It Doesn’t Matter if You’re Black:
Unconscious Bias and Open-Mindedness at PwC
PricewaterhouseCoopers describes itself as one of the world’s ‘leading professional services networks’, helping organisations and individuals create value by delivering quality in assurance, tax and advisory services. In order to facilitate this, the network’s member firm in the United Kingdom has adopted an increasing emphasis on achieving diversity and inclusion in its workforce. Among the methods being used to establish a culture which assigns a positive virtue to difference is the operation of Open Mind, a ‘long term behavioural change programme’ which ‘aims to address the cultural barriers to diversity’ and ‘focuses on tackling the unconscious biases that limit our ability to build an inclusive workplace’.
Participation in the programme, launched in March 2011, is mandatory. In other words, ‘PwC’s board felt the unconscious bias training was so important that they made it mandatory for all employees, the first time they had done so for non-regulatory training. Failure to complete a mandatory course can result in disciplinary action.
One would have thought that anyone with a cursory knowledge of 20th-century history would be aware that compulsory thought-realignment programmes created using ‘techniques drawn from neuroscience and positive psychology’ have more traditionally been deployed not for the cultivation of open-mindedness, critical thinking and personal integrity, but for their elimination.
A prominent figure in the drive towards behavioural change at PwC UK and throughout the British workplace in general is Andy Woodfield. Mr Woodfield is the primary contact for PwC’s business network for Gays, Lesbians and Everyone Else and PwC Partner Sponsor for the network.
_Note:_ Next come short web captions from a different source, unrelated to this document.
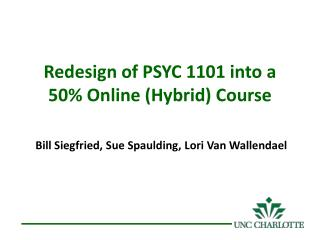 Redesign of PSYC 1101 into a 50% Online (Hybrid) Course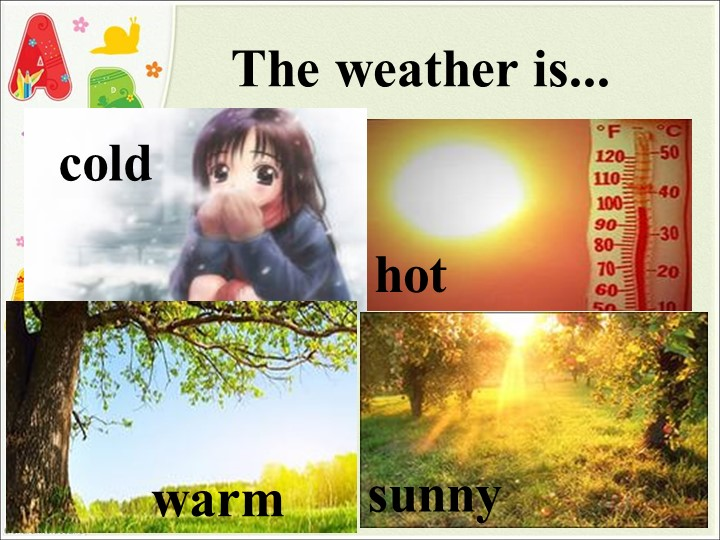 The weather is... coldhotsunnywarm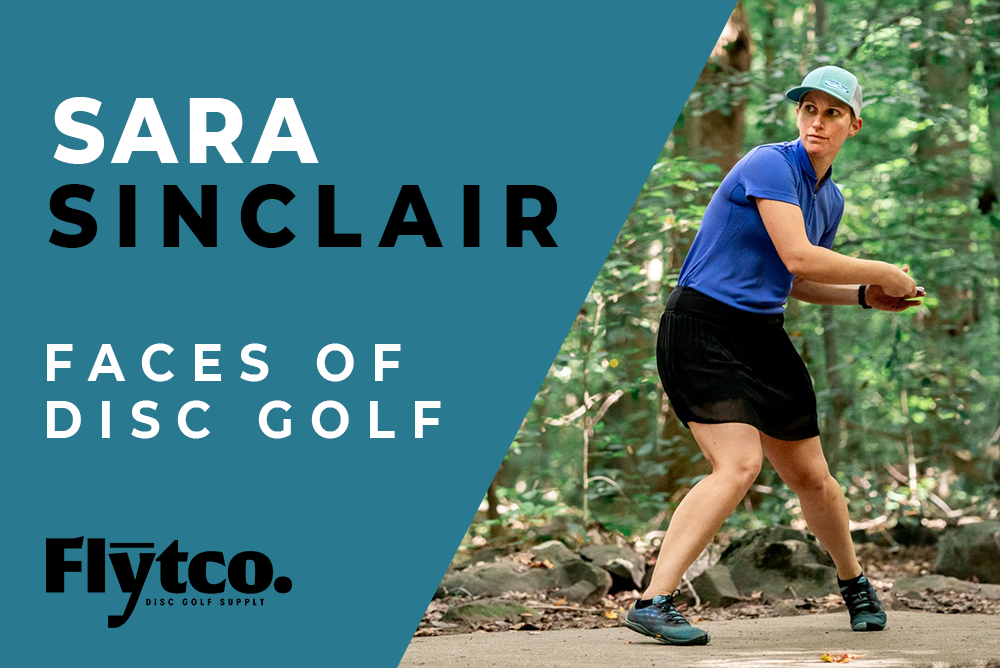 Flytco Faces of Disc Golf - Featuring Pro Disc Golfer and Dynamo Sara Sinclair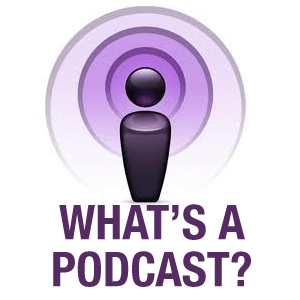 Huh? Podcast, you say?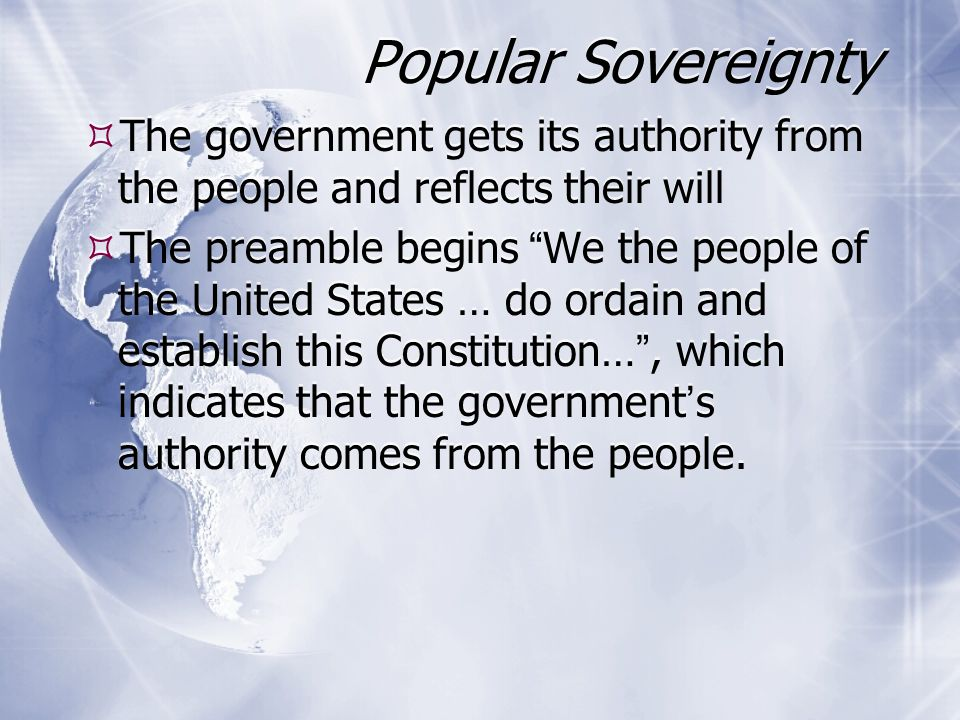 Popular Sovereignty The government gets its authority from the people and reflects their will.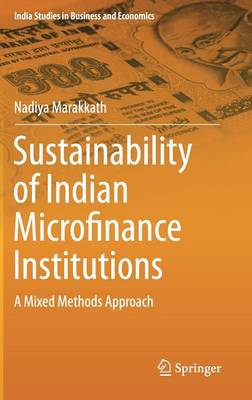 Sustainability of Indian Microfinance Institutions: A Mixed Methods Approach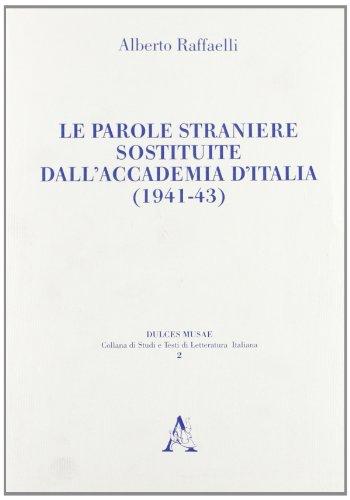 Le parole straniere sostituite dall'Accademia d'Italia (1941-43)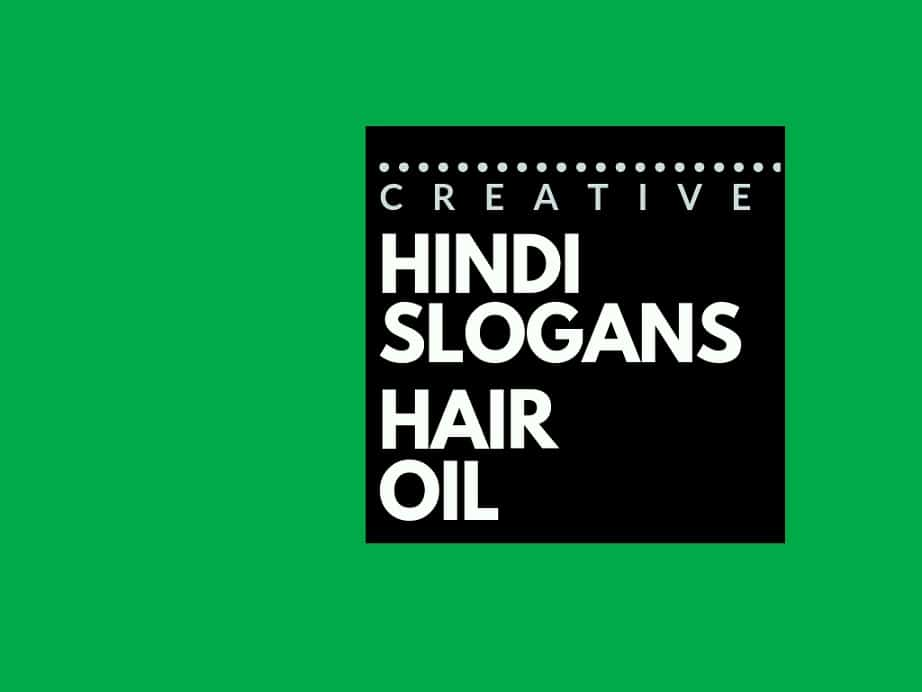89 Catchy Hindi Advertising Slogans For Hair Oil Business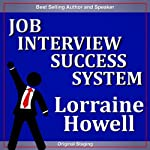 Job Interview Success System: Relax and Communicate Your Value to Prospective Employers | Lorraine Howell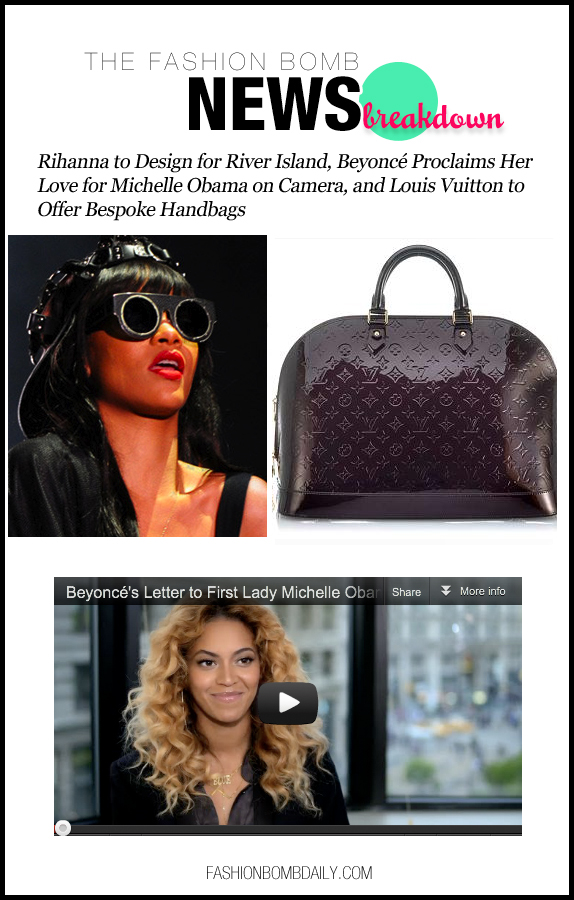 The Fashion Bomb News Break Down-716-Rihanna to Design for River Island, Beyoncé Proclaims Her Love for Michelle Obama on Camera, and Louis Vuitton to Offer Bespoke Handbags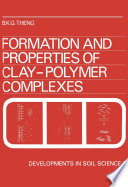 Formation and Properties of Clay Polymer Complexes Book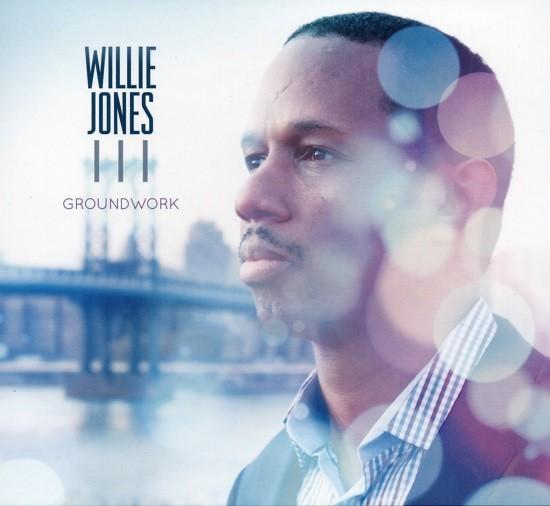 Willie Jones III / Groundwork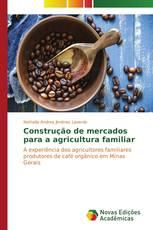 Construção de mercados para a agricultura familiar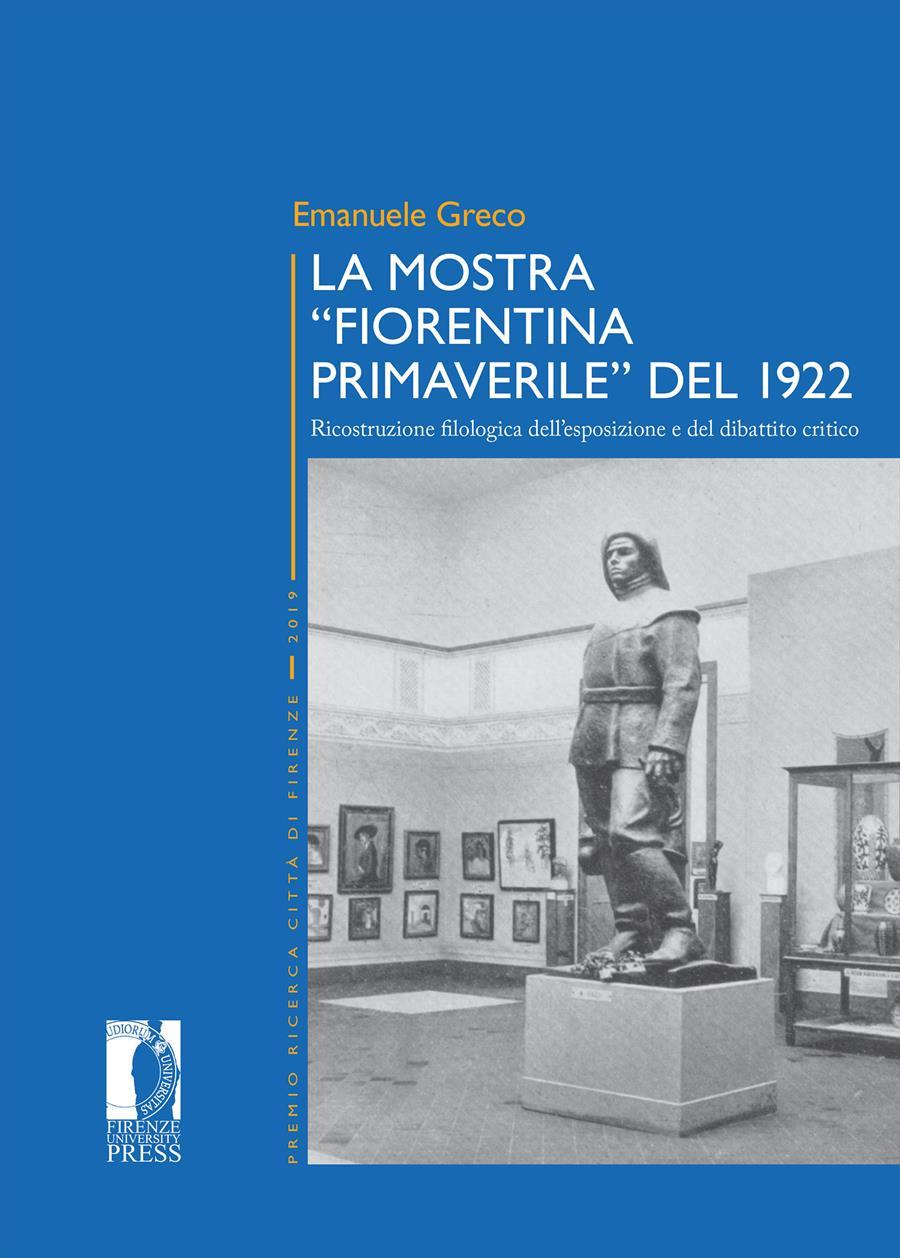 """La mostra """"Fiorentina Primaverile"""" del 1922"""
He was also chosen as Stonewall Senior Champion of the Year 2014 for his crucial work ‘in transforming organisational culture and furthering equality for lesbian, gay and bisexual staff.’ A member of the Judging Panel at the forthcoming British LGBT Awards 2015, amongst his other achievements he lists taking 39th position in the 2014 World Pride Power List, 84th position in the Independent on Sunday 2013 Pink list, 85th position in the World Pride Power List 2013, 83rd position in the Financial Times 2014 Executive Diversity Top 100 List and being placed Number 6 in the Out at Work top 50 list of LGBT executives.
In short, Mr Woodfield is a highly placed and influential individual playing a key role in transforming organisational culture and furthering equality for lesbian, gay and bisexual people. As a senior figure within PwC UK, it is of course axiomatic that he gives his unqualified support to the Open Mind educational programme for long-term behavioural change to eliminate unconscious bias.
In an interview he has made available online, Mr Woodfield gives details of his journey as a Partner at PwC UK. His narrative focuses mainly on a time when as a development exercise he was seconded to work with a drugs charity in Glasgow. At the outset he had many options about the organisation he would be seconded to and the location of his secondment. In the film he explains why he chose Glasgow: ‘I chose Glasgow, because I knew Glasgow’s a particularly rough, can be a particularly rough area’.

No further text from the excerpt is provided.